_Selected excerpt_:
......
Patent Application
20230128383
The present disclosure relates to distributed computing systems and, more particularly, performance and security within edge computing environments.
As the value and use of information continues to increase, individuals and businesses seek additional ways to process and store information. One option available to users is information handling systems. An information handling system generally processes, compiles, stores, and/or communicates information or data for business, personal, or other purposes thereby allowing users to take advantage of the value of the information. Because technology and information handling needs and requirements vary between different users or applications, information handling systems may also vary regarding what information is handled, how the information is handled, how much information is processed, stored, or communicated, and how quickly and efficiently the information may be processed, stored, or communicated. The variations in information handling systems allow for information handling systems to be general or configured for a specific user or specific use such as financial transaction processing, airline reservations, enterprise data storage, or global communications.
......
_Dataset_:
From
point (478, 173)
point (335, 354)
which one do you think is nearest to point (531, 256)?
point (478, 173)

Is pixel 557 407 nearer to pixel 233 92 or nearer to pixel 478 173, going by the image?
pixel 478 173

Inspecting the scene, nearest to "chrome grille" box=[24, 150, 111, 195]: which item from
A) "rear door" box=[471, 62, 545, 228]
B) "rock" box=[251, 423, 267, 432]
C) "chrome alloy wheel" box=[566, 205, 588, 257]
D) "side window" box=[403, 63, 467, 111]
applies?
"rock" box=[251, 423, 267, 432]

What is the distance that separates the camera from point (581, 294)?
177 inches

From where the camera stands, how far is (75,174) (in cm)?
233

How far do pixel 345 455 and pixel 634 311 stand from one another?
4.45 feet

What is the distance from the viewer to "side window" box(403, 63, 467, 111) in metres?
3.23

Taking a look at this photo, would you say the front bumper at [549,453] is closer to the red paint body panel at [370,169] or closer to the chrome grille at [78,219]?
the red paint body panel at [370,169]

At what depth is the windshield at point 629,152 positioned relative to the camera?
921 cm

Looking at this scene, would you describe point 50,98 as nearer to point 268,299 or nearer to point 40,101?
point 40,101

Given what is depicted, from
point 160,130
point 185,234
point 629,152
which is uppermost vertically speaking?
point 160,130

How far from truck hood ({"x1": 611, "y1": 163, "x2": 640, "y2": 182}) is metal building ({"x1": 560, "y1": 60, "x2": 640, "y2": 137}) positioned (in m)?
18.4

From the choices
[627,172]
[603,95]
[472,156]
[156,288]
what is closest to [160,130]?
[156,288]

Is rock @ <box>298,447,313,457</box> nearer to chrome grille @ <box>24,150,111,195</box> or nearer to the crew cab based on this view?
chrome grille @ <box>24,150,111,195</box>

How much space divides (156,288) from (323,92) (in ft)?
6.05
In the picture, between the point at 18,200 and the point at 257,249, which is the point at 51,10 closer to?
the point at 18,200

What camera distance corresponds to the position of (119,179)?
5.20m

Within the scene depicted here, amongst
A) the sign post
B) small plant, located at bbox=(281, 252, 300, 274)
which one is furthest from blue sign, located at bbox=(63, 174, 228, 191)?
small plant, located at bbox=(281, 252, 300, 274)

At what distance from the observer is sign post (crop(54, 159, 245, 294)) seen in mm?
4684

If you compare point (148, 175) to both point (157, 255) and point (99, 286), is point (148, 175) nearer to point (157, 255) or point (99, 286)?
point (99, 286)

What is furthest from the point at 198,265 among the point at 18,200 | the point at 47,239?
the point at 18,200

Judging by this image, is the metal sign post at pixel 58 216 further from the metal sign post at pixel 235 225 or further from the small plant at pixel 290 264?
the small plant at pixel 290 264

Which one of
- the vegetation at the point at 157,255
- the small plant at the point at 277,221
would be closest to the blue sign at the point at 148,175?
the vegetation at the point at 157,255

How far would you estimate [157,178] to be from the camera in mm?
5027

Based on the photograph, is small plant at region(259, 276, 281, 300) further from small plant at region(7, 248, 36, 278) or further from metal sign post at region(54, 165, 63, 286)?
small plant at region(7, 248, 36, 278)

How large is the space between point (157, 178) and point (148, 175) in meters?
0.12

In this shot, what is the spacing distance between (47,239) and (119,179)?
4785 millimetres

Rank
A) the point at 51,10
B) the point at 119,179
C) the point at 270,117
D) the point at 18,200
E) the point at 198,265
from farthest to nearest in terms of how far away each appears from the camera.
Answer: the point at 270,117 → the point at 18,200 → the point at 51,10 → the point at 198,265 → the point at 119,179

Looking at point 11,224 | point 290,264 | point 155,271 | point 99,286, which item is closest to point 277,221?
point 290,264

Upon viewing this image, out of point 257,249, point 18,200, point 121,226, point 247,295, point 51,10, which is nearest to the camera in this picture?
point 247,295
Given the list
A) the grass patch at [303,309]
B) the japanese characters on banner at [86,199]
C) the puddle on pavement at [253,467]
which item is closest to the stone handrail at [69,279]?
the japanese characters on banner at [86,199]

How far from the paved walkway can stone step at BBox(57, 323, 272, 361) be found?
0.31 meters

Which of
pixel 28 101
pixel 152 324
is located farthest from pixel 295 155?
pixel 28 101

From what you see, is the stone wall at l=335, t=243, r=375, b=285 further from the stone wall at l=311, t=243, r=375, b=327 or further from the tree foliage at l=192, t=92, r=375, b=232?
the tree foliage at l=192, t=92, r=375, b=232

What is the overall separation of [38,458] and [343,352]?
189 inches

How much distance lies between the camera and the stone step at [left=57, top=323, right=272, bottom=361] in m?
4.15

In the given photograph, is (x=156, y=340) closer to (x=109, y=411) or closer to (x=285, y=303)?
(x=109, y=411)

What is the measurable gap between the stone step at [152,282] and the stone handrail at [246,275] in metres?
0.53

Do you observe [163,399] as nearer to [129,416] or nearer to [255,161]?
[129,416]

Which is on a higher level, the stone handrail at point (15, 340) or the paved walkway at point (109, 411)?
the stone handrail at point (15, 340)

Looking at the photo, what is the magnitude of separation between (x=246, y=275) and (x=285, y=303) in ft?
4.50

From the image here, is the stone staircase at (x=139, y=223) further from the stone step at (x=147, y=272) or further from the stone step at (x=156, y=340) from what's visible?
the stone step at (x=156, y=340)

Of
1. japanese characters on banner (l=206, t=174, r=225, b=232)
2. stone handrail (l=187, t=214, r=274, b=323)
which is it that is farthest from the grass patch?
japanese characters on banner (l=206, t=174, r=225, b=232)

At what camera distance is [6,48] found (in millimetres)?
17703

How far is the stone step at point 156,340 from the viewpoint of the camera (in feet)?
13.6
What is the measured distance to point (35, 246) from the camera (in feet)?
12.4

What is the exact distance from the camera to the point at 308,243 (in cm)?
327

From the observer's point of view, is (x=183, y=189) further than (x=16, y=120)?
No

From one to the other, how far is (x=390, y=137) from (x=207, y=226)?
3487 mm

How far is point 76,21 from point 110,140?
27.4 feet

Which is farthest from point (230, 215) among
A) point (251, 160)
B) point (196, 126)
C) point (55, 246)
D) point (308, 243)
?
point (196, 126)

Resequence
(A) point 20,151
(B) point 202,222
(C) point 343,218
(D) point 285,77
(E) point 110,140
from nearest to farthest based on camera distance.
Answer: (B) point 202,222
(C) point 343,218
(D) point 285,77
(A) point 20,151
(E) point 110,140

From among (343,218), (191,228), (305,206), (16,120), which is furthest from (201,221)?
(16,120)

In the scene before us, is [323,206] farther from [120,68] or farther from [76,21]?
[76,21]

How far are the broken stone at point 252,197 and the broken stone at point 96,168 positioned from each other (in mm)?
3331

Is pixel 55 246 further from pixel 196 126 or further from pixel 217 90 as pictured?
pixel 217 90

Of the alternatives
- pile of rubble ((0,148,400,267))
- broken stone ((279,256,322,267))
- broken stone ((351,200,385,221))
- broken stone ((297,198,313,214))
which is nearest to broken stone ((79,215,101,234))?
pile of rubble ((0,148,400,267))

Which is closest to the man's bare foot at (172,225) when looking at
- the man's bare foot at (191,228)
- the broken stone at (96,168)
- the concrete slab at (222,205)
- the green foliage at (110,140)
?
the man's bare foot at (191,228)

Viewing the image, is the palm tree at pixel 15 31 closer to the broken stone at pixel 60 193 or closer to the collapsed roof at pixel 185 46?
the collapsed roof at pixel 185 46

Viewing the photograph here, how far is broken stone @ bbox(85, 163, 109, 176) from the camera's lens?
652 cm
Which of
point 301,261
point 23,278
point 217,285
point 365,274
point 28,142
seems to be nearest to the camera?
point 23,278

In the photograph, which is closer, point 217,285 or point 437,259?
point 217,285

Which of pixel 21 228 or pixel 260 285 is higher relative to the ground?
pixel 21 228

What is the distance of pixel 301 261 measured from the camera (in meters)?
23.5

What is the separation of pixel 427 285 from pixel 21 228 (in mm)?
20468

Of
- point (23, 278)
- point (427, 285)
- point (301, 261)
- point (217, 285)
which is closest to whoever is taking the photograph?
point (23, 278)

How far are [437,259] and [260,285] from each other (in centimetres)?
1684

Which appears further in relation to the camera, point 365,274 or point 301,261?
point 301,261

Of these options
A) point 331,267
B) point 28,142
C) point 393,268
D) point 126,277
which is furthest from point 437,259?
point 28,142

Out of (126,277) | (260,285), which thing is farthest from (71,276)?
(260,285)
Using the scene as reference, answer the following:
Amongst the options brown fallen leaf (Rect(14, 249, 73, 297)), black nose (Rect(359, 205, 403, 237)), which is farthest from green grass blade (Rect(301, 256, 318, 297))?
......
_Goals_:
#1 Answer these questions using the patent application excerpt:
(a) What application number does it give?
(b) What does the present disclosure relate to?
(c) What is named as one option available to users who seek additional ways to process and store information?
#2 Echo the part of the patent application excerpt starting at "Patent Application" and ending at "edge computing environments.".
The records are separate material and are unrelated to the patent application excerpt.

_Exercise solutions_:
#1
(a) 20230128383
(b) Distributed computing systems and, more particularly, performance and security within edge computing environments.
(c) Information handling systems.

#2
Patent Application
20230128383
The present disclosure relates to distributed computing systems and, more particularly, performance and security within edge computing environments.